» 目的 1: 下のカスハラについての文章で、今回解説すると述べられている事柄をすべて書き出してください。

顧客や取引先等が従業員に対し、理不尽な言動や不当な要求を行う「カスハラ(カスタマーハラスメント)」が社会問題化しています。2025年6月には、企業にカスハラ対策を義務付ける法律も成立しました。
そこで今回は、カスハラが従業員や企業に及ぼす影響と法改正による義務化の内容、企業ができる対策について解説します。
「カスハラ対策が法律で義務化されたらしいが、何をどう対策すべきかわからない」という中小企業はぜひ参考にしてください。
カスハラとは?正当なクレームとは何が違う?
カスタマーハラスメントとは、顧客の著しい迷惑行為などにより、従業員の就労環境が害されることです。ここではカスハラの具体例や、企業における発生状況を詳しく解説しましょう。
カスハラとは?具体的な事例
一口にカスハラといっても、企業や業界によって顧客対応の方法や基準はさまざまです。そのため、明確な定義は難しいものの、一般的には以下のような言動がカスハラに該当するとされています。

» 課題用データ:
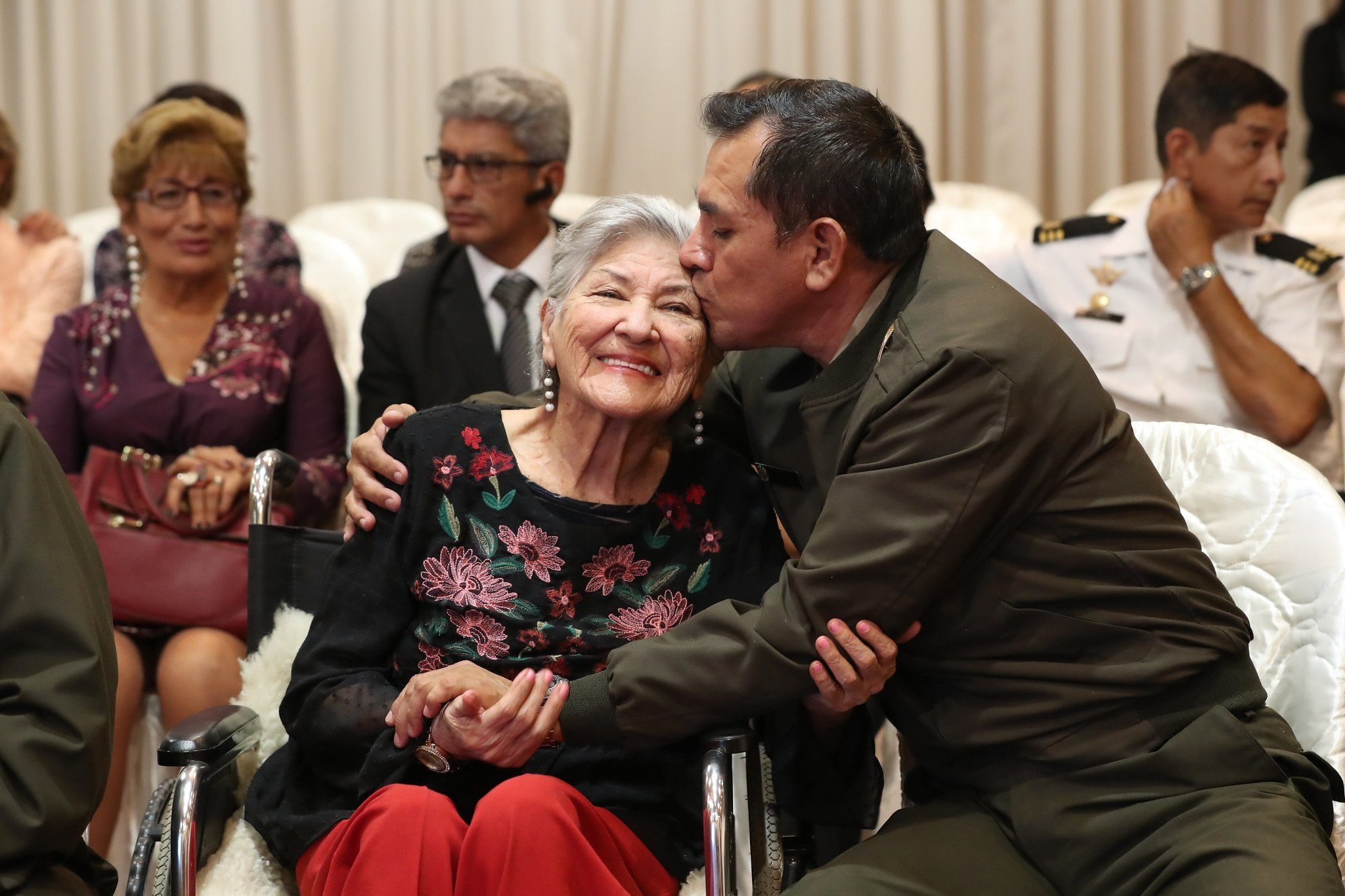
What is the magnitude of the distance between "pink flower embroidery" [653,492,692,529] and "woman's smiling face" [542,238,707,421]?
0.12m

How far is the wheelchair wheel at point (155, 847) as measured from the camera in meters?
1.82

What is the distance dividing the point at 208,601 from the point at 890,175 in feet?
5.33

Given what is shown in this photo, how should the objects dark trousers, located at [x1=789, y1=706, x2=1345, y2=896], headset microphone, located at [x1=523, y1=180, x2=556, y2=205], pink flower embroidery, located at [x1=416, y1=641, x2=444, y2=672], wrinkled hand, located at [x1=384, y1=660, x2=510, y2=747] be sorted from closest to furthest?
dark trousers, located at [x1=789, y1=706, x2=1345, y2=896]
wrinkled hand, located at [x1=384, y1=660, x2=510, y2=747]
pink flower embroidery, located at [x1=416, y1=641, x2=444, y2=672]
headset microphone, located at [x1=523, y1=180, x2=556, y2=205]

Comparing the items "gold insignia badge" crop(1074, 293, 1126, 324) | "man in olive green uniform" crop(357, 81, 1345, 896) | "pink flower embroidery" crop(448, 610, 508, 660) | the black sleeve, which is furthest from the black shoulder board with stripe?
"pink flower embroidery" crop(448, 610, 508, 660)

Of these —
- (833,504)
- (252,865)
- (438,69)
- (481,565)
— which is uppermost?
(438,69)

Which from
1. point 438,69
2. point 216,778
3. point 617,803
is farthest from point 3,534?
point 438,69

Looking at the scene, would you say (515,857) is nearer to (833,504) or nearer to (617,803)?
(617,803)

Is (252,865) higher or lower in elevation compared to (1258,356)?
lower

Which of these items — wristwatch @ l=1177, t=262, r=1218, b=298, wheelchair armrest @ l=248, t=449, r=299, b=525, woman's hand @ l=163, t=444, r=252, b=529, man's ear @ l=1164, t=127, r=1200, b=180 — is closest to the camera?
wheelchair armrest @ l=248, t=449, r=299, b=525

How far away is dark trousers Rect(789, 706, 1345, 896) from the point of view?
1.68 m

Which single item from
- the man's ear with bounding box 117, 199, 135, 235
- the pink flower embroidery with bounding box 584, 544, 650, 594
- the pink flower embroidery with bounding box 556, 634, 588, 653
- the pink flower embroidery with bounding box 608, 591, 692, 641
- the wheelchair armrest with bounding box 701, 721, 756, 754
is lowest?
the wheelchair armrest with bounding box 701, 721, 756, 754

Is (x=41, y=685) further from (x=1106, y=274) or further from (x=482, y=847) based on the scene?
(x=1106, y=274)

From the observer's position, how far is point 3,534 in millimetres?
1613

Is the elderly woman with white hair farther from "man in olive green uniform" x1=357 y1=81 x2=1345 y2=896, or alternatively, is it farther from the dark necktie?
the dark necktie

* * *

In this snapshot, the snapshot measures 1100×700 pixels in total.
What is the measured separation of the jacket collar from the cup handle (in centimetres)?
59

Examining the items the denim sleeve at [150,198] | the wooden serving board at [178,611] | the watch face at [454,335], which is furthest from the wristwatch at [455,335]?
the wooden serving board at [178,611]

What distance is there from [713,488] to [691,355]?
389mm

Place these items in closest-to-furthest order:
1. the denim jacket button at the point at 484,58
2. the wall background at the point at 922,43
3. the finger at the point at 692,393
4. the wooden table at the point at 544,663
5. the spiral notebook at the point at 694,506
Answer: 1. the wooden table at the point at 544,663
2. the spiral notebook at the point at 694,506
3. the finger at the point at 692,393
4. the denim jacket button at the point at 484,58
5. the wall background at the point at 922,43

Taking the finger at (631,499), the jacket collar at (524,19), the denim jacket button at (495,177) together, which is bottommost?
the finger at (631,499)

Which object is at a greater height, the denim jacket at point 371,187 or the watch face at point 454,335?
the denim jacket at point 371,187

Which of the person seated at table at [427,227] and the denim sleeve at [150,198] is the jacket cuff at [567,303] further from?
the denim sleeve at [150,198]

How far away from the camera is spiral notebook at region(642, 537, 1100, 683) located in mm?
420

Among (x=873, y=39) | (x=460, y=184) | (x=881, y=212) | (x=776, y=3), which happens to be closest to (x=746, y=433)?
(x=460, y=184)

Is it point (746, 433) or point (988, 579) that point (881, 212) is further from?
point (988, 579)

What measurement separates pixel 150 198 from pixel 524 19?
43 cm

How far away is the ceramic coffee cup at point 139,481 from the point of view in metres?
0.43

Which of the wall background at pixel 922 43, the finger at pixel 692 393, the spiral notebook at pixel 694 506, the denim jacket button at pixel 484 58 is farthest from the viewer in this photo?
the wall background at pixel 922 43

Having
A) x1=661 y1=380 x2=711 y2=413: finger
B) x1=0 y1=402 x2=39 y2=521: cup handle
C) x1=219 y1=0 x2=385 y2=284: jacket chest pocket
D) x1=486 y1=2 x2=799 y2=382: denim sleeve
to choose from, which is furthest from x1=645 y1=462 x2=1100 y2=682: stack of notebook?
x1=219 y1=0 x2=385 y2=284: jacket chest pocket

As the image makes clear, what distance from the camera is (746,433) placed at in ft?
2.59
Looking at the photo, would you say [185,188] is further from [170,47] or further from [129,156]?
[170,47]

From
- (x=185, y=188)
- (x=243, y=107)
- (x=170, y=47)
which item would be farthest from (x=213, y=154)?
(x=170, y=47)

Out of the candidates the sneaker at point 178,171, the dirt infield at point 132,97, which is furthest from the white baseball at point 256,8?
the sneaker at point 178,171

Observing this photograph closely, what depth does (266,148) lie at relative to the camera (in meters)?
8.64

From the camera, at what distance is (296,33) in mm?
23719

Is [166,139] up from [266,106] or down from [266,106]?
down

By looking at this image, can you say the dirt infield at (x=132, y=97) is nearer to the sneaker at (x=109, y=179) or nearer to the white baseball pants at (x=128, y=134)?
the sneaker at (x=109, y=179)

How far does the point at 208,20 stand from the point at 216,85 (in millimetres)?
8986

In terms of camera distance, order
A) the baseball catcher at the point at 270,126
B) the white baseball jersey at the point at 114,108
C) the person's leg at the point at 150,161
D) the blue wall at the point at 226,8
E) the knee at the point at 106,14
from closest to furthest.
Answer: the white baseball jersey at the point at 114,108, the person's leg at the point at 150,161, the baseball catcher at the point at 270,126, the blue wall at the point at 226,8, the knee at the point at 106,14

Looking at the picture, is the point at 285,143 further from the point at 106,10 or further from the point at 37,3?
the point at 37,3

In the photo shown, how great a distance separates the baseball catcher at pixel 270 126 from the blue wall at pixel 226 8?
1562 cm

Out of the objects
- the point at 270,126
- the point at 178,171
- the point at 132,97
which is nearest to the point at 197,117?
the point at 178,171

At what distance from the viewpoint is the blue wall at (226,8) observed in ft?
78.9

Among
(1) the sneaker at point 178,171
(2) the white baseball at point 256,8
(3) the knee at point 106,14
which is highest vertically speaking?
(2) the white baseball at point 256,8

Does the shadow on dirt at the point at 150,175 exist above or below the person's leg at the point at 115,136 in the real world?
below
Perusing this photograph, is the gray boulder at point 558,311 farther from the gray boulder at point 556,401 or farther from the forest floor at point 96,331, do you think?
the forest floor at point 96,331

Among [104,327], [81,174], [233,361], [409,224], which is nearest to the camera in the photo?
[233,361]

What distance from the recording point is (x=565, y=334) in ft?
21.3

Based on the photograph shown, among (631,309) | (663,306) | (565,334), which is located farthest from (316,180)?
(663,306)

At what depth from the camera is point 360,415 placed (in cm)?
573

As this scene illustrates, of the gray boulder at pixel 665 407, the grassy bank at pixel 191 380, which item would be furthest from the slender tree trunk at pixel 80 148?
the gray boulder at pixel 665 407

» 目的 2: 行データのうち、「Place these items」を含む行から「5. the wall background at the point at 922,43」を含む行までを、一字一句そのまま書き写してください。

» 記述回答 1:
・カスハラが従業員や企業に及ぼす影響
・法改正による義務化の内容
・企業ができる対策

» 記述回答 2:
Place these items in closest-to-furthest order:
1. the denim jacket button at the point at 484,58
2. the wall background at the point at 922,43
3. the finger at the point at 692,393
4. the wooden table at the point at 544,663
5. the spiral notebook at the point at 694,506
Answer: 1. the wooden table at the point at 544,663
2. the spiral notebook at the point at 694,506
3. the finger at the point at 692,393
4. the denim jacket button at the point at 484,58
5. the wall background at the point at 922,43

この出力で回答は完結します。